### Provided material

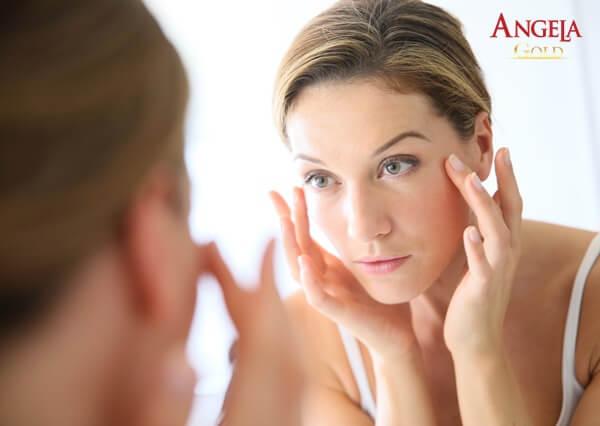 massage mặt ngăn hình thành nếp nhăn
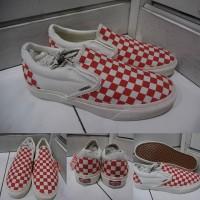 Sepatu Kets Sneakers Vans Slip On Checkerboard Catur Canvas Red White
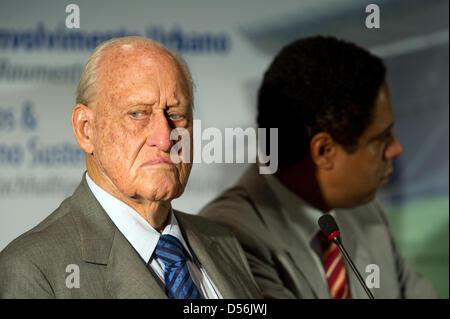 Ehemaligen FIFA-Präsident und IOC-Mitglied Joao Havelange (L) und brasilianischen Minister für Sports Orlando Silva - Stockfoto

######

**Task directions**
Line by line, return the listing above exactly, dropping every picture.

**Response to this task**
 massage mặt ngăn hình thành nếp nhăn
 Sepatu Kets Sneakers Vans Slip On Checkerboard Catur Canvas Red White
 Ehemaligen FIFA-Präsident und IOC-Mitglied Joao Havelange (L) und brasilianischen Minister für Sports Orlando Silva - Stockfoto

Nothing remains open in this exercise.